I found out I have mets to the liver... Please be here with me.

Hi AnaMarie,

It's hard to read your post without feeling the panic that so many of us had when recently diagnosed, and you must have had such shock at progression as very very hard to take, so lets wind it down with more information so we can help- first, please don't look at any statistics online, as they are completely irrelevant to the current state of treatments available, as you can appreciate from reading the posts of longer term survivors on the liver mets thread.

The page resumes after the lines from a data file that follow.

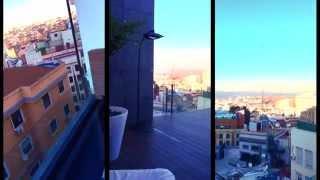 "Hotel Indigo®: ""INDIGAME"" por Rossy de Palma"
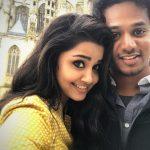 Anupama Parameswaran, selfie, foreign, shooting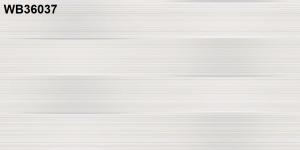 Gạch TTC ốp lát 30x60 WB36037-DB36037-WB36038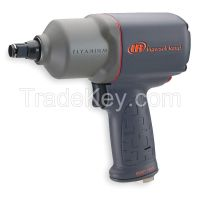 INGERSOLL-RAND 2135QTIMAX Air Impact Wrench 1/2 in Dr. 9800 rpm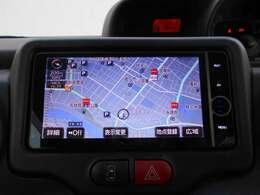 HDDナビゲーション搭載。シンプルな操作と大きなタッチコマンドなので入力や操作も楽々便利ですね!
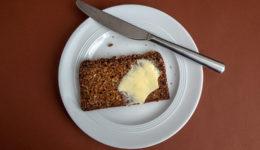Recept: Domače vegansko maslo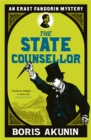 The State Counsellor : Erast Fandorin 6 - Book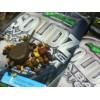 Пва пакеты PVA Soldiz Bags 45x100мм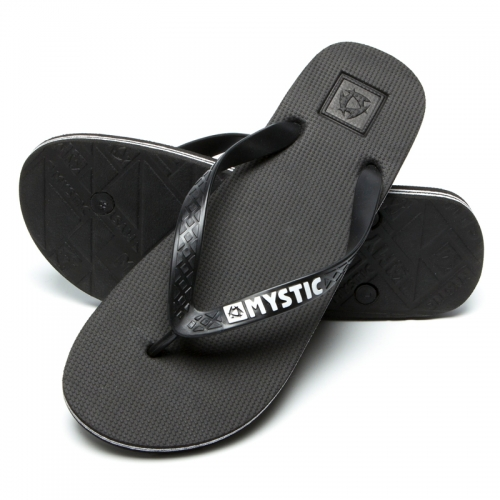 GENERAL sandal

It would help if you provide more information so we can formulate some ideas or provide some information- what was your initial diagnosis (ER-positive? HER2-positive? triple-negative? etc), what treatment(s) have you been on thus far? have you had genetic testing of the tumor for additional mutations that may be driving the cancer? what is your oncologist like? are they at a major cancer center? have you had second/third opinions? what is your family/friends support situation like? There is much hope in current treatments, just because the first one failed quickly does not mean the next ones won't give you long-term stability. Others will come along shortly with help and advice galore, let's hear more about your specific situation and hard as it is just try to hang in there!!!

Hi again AnaMarie,

Below is a link to Barbara Bigelow's blog, which you might want to read for some encouragement. I was following her blog from just almost the beginning, because she had the same diagnosis that I did and we were on the same drug regimen (Ibrance-Femara) and she was just a couple of months ahead of me. If you search back to her earlier posts, you will see that, like you, she completely failed her firstline regimen, and then join a clinical trial. I think there was a botched up biopsy in that it took forever to get results, but she learned about a year after she was first diagnosed that her metastatic cancer was triple-negative, rather than ER-positive, so of course the Ibrance-Femara never worked, and the clinical trial she was in would not work either, so at that point she was a year down the road and hadn't even been on any appropriate drug as yet. Extensive mets, including one that had taken out a kidney. Things looked dire.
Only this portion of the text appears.